__What to work on__. Reproduce the listing word for word from its first line through the line containing "men's full-zip polar fleece vest", including both ends, and leave the pictures out.

[Data drawn from a collection]

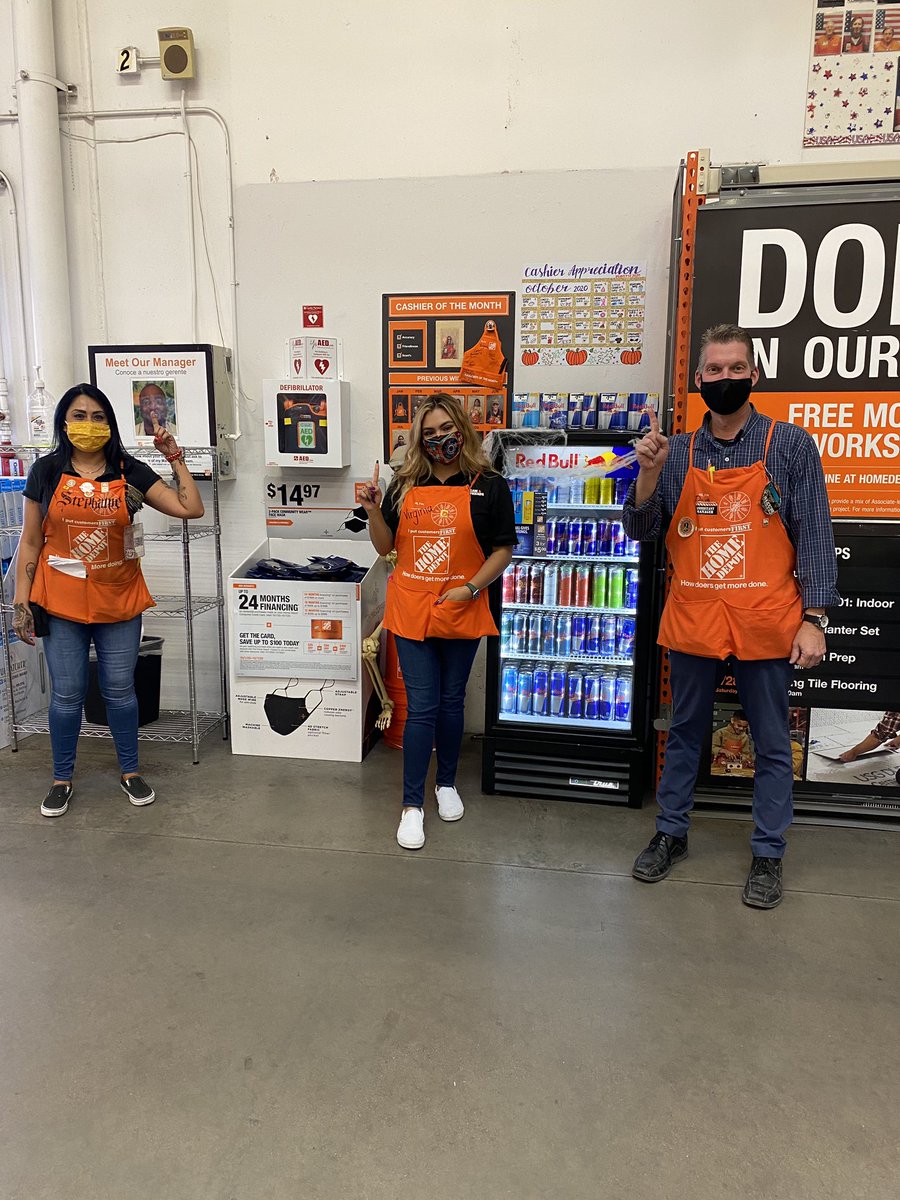 Recognizing Virginia as our Cashier of the Month for September at 3318!  Awesome metrics!  Thank you for all you do. @thdsaltarelli <a href="/TonjaBarnicle/">Tonja Barnicle</a>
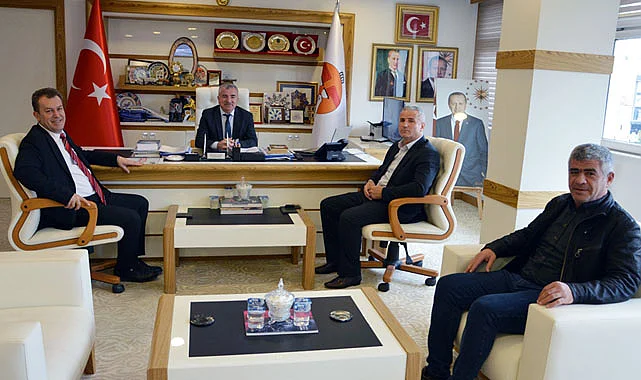 TCDD Sivas 4. Bölge Müdürü Arı’dan Havza Belediyesi'ne Ziyaret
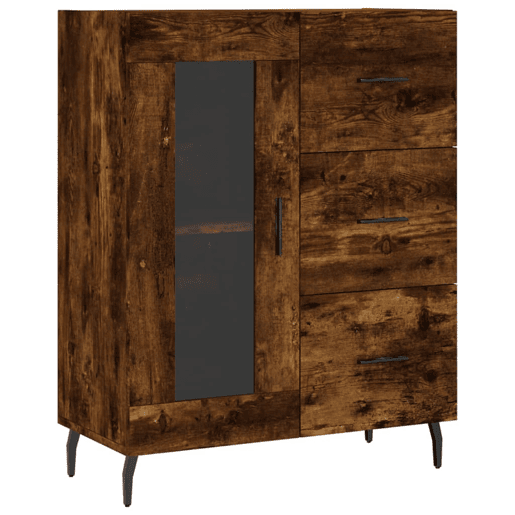 vidaXL Aparador 69,5x34x90 cm derivados de madeira cor carvalho fumado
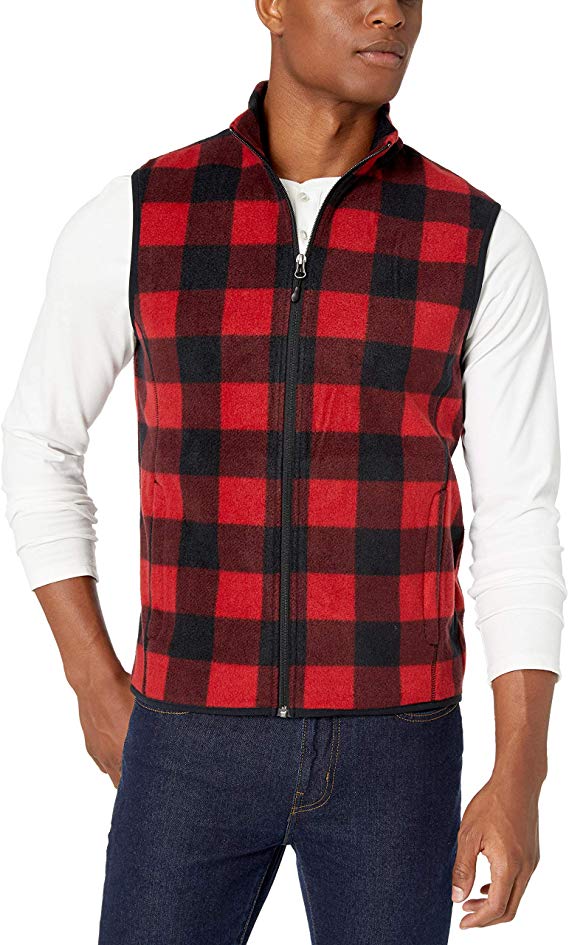  men's full-zip polar fleece vest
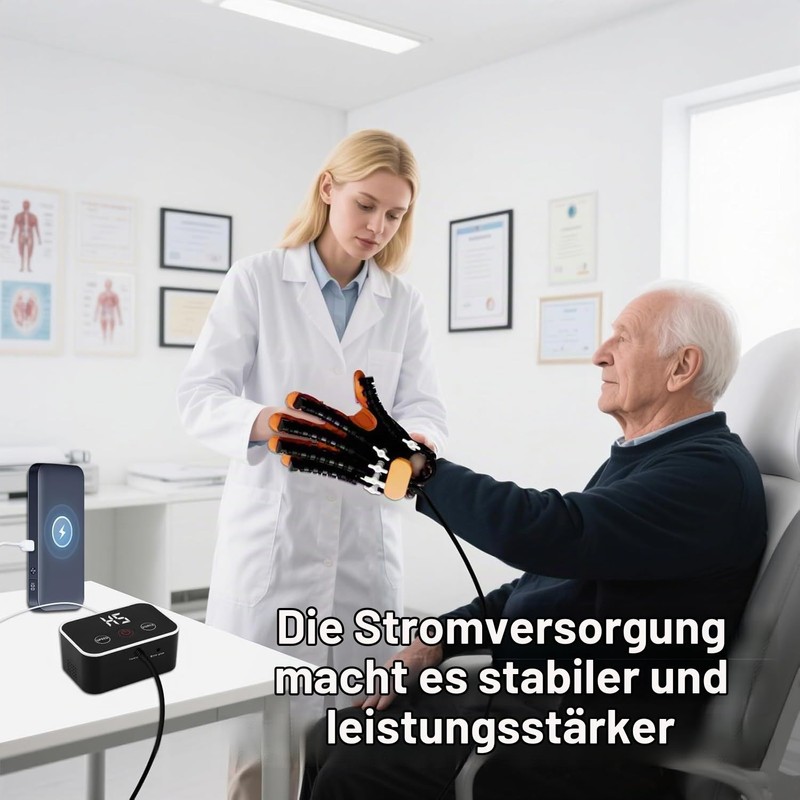 Rehabilitation Robot Gloves for Stroke Finger Recovery Left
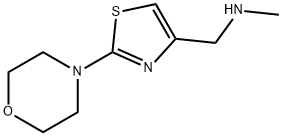 4-[(Methylamino)methyl]-2-morpholin-4-yl-1,3-thiazole Structure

__Solution__.
 Recognizing Virginia as our Cashier of the Month for September at 3318!  Awesome metrics!  Thank you for all you do. @thdsaltarelli <a href="/TonjaBarnicle/">Tonja Barnicle</a>
 TCDD Sivas 4. Bölge Müdürü Arı’dan Havza Belediyesi'ne Ziyaret
 vidaXL Aparador 69,5x34x90 cm derivados de madeira cor carvalho fumado
  men's full-zip polar fleece vest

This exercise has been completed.